How to Get a Personal Loan

You can get a personal loan from a variety of sources, including traditional banks, credit unions and online lenders. If you have stellar credit, you’ll have more options and it can be easy to get approved for a personal loan.

If your credit isn’t in great shape, though, your options may be limited and you may have difficulty getting approved with favorable terms.

As such, it’s crucial that you take the time to shop around and compare personal loans from several lenders before you apply. Many of these lenders allow you to get prequalified with a soft credit check, which won’t impact your credit score. This process allows you to view and compare loan offers, including interest rates, repayment terms and more.

Take your time with your research, and you’ll have a better chance of getting the right loan with the best terms available for you.

Monitor Your Credit Regularly to Maintain Good Credit

Before and after you apply for a personal loan, it’s essential to monitor your credit.
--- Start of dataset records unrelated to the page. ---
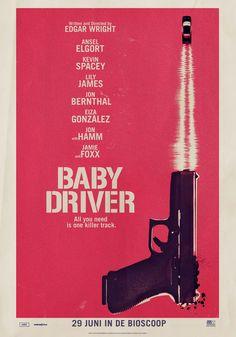 Baby Driver (7.9.2017; Louis Hartlooper Complex)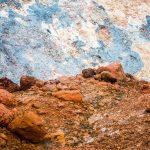 Feng Shui Aarde Kleur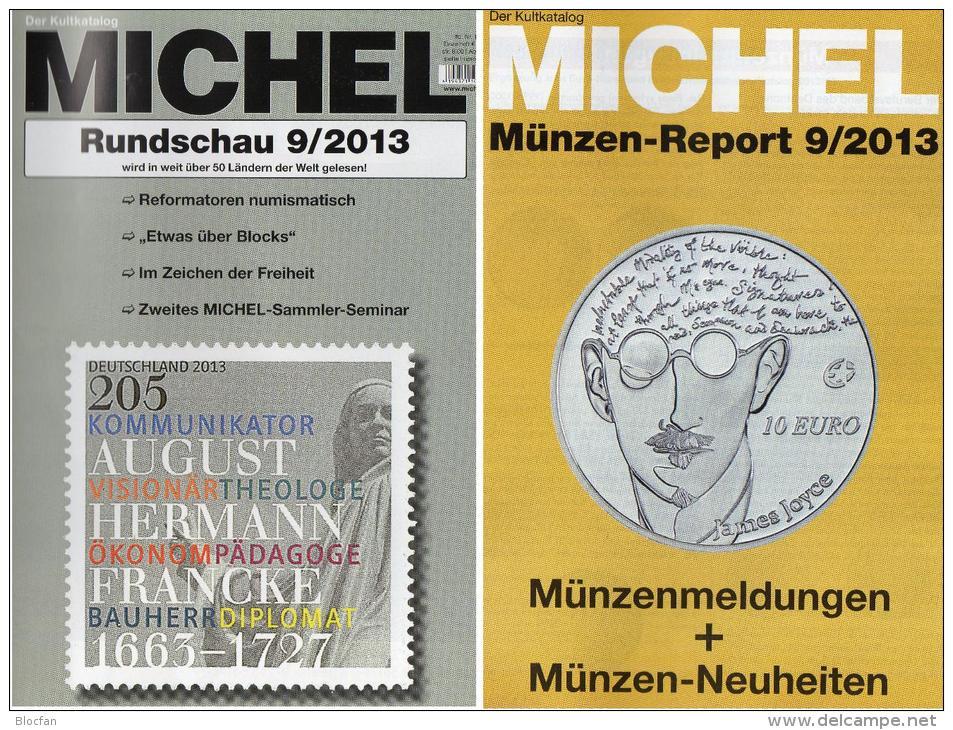 Briefmarken Rundschau MICHEL 9/2013 Neu 5€ New Stamps Of The World Catalogue Magacine Of Germany ISBN 4 194371 105009 - Alemán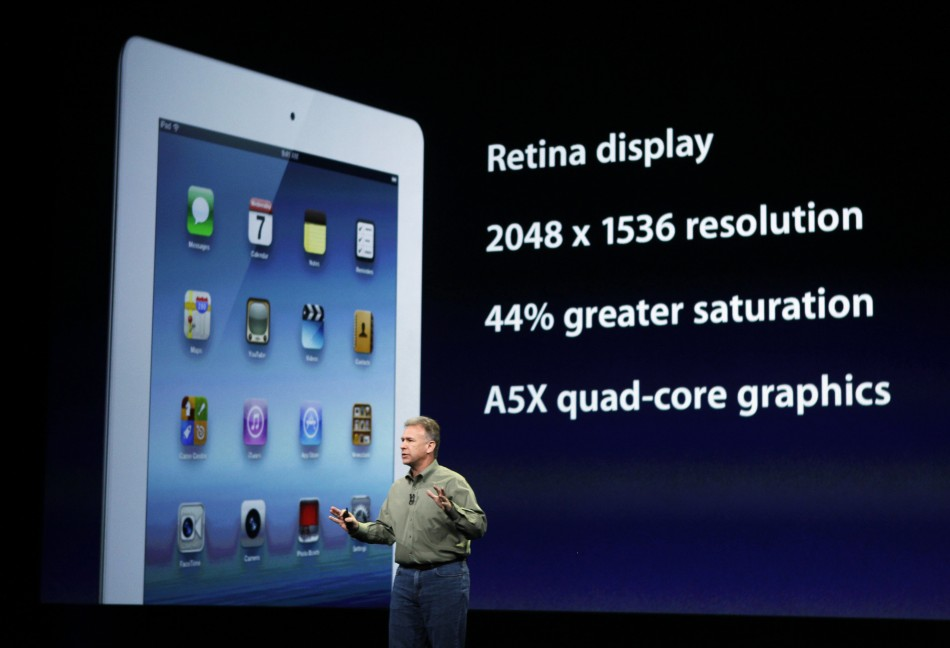 Apples New Ipad Features Specifications And Best Apps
Doing so will not only help you understand which areas of your credit history that you need to address, but will also give you the chance to spot potential new issues and fix them before they damage your credit score.

Experian’s credit monitoring tool provides free access to your FICO® Score, plus an updated Experian credit report every 30 days. You’ll also get real-time alerts whenever a new inquiry or credit account gets added to your Experian credit report, so you can report potential fraud as it happens.

As you focus on building and maintaining an excellent credit history, you’ll be in a much better position to qualify for affordable credit in the future when you need it.